### [Aim of the exercise]
Return, word for word, everything in the records from the line containing "Is the white" down through the last line of the records, including both of those lines.

### [Supplied records]
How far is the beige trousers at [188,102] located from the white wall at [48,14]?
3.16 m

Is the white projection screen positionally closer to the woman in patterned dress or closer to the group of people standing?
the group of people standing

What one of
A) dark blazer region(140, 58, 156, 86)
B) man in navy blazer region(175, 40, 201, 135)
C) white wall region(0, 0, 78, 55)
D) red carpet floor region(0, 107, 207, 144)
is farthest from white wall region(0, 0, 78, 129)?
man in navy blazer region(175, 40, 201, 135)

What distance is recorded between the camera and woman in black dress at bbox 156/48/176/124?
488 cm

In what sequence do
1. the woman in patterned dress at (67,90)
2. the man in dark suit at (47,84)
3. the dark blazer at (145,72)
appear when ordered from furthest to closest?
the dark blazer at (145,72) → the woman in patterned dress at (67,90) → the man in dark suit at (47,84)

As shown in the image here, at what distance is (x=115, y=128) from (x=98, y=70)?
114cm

### [Output below]
Is the white projection screen positionally closer to the woman in patterned dress or closer to the group of people standing?
the group of people standing

What one of
A) dark blazer region(140, 58, 156, 86)
B) man in navy blazer region(175, 40, 201, 135)
C) white wall region(0, 0, 78, 55)
D) red carpet floor region(0, 107, 207, 144)
is farthest from white wall region(0, 0, 78, 129)?
man in navy blazer region(175, 40, 201, 135)

What distance is recorded between the camera and woman in black dress at bbox 156/48/176/124?
488 cm

In what sequence do
1. the woman in patterned dress at (67,90)
2. the man in dark suit at (47,84)
3. the dark blazer at (145,72)
appear when ordered from furthest to closest?
the dark blazer at (145,72) → the woman in patterned dress at (67,90) → the man in dark suit at (47,84)

As shown in the image here, at what distance is (x=115, y=128) from (x=98, y=70)?
114cm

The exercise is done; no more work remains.